Work request
What is needed is a word-for-word transcript of the listing, free of pictures.

Stored data
*** Begin section ***

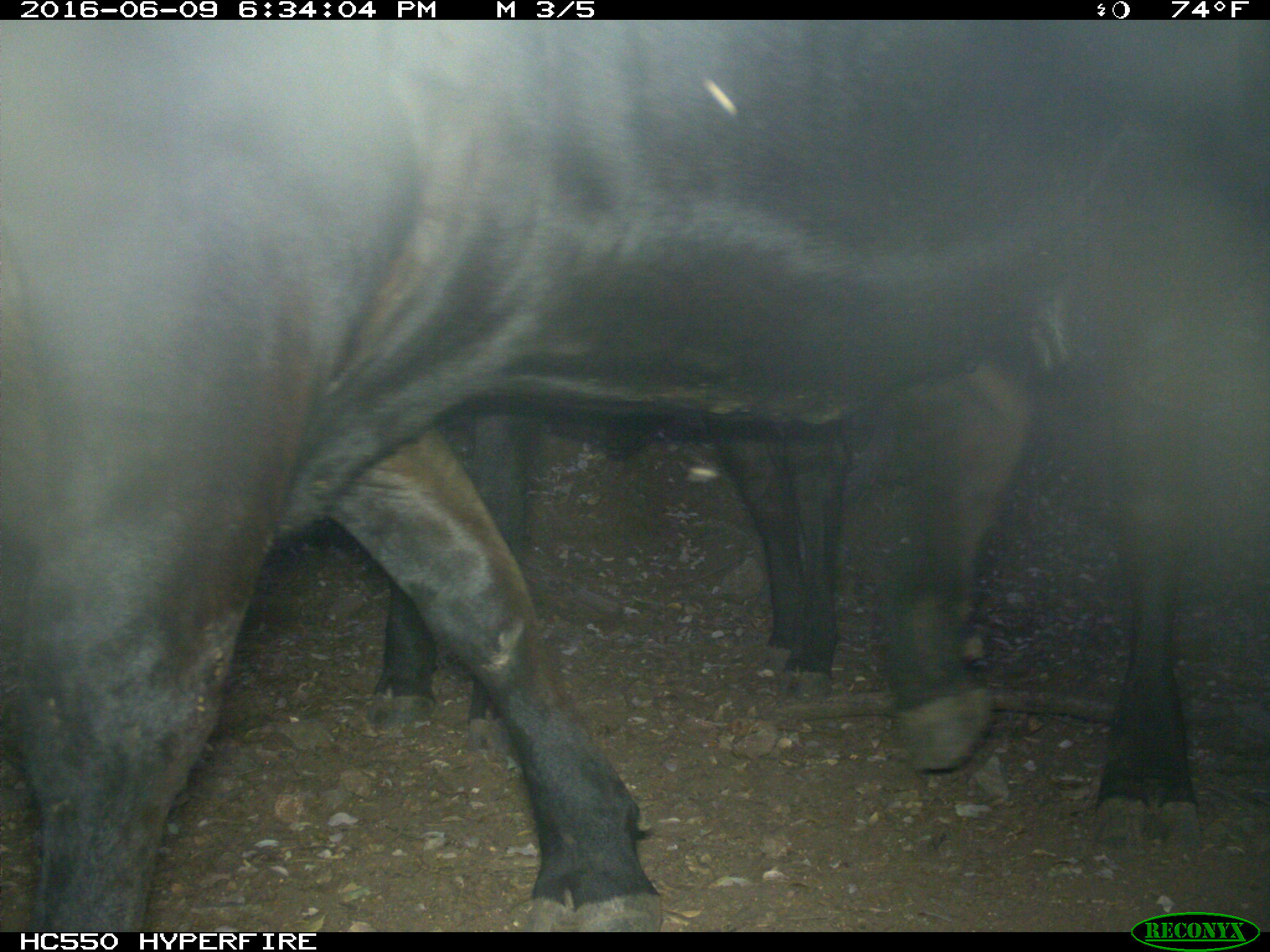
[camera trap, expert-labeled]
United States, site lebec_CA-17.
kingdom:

*** End section ***

Written answer
[camera trap, expert-labeled]
United States, site lebec_CA-17.
kingdom:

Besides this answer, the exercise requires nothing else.